Па развел руками массивные челюсти Черного Ублюдка и поставил капкан на взвод. Пружина застонала. Па осторожно смазал ее колесной мазью.
Затем откинулся в кресле, по–прежнему не сводя глаз с острых клыков. Сложил руки крест–накрест у себя на груди. Вена пульсировала у него на черепе. Я бросил взгляд на Ма. На вьющуюся мошкару. Снова на Па. Па стиснул зубы. Шли минуты, Жужжали насекомые. Я снова сменил глаз и стал смотреть левым. И тут ко мне пришел милосердный сон.
Когда я проснулся, в руке у меня по–прежнему была втулка из жеваной бумаги. Я присел на кровати; меня непроизвольно потянуло к глазку. Я попытался побороть это желание.
Наконец я все же приложил левый глаз к отверстию.
XII
Это она сглазила кобылу. Я–то знаю. Я видел.
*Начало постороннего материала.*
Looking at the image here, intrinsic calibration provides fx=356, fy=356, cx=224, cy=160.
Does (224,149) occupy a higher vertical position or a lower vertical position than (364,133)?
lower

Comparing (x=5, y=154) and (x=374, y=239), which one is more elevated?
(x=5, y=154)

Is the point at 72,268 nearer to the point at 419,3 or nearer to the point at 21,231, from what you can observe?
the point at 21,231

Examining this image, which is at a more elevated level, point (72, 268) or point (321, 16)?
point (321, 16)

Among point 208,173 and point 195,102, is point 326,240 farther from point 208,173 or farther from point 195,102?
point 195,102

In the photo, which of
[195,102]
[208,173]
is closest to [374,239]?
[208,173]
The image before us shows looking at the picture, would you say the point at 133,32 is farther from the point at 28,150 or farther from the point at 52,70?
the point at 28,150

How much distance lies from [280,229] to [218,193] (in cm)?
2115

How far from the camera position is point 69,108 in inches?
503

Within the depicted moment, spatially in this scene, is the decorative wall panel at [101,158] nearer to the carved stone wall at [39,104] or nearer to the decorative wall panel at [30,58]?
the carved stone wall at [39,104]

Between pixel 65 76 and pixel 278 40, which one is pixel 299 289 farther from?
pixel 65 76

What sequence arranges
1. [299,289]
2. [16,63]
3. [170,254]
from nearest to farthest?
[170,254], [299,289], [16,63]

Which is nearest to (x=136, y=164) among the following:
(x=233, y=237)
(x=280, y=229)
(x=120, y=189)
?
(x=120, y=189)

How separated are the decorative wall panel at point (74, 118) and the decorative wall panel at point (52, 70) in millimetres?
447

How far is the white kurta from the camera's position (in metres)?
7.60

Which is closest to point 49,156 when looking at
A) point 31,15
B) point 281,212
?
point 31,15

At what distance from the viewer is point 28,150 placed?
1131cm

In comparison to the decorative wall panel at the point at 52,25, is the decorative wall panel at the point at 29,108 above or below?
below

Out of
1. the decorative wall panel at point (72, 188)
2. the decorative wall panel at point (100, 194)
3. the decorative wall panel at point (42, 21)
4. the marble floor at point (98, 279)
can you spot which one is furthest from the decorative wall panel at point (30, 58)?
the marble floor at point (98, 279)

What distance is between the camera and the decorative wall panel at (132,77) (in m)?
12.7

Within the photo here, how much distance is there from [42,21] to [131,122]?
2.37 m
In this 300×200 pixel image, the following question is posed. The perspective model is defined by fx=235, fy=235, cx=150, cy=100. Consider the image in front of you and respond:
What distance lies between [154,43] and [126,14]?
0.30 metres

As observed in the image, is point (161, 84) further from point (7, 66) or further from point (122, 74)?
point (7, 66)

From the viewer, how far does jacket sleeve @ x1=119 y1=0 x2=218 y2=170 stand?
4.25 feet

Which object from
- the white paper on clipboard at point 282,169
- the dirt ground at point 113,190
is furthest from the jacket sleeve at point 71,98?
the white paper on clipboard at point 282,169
И она видела, что я видел.
Я был в городе в ночь перед осенним палом, когда батраки с плантаций и укулиты совместно празднуют окончание сбора урожая и люди настолько поглощены питьем, жратвой и флиртом с соседской женой, что не обращают внимания на такую мелочь, как я. Но это, разумеется, не означает, что можно танцевать индейские пляски прямо посреди Мемориальной площади.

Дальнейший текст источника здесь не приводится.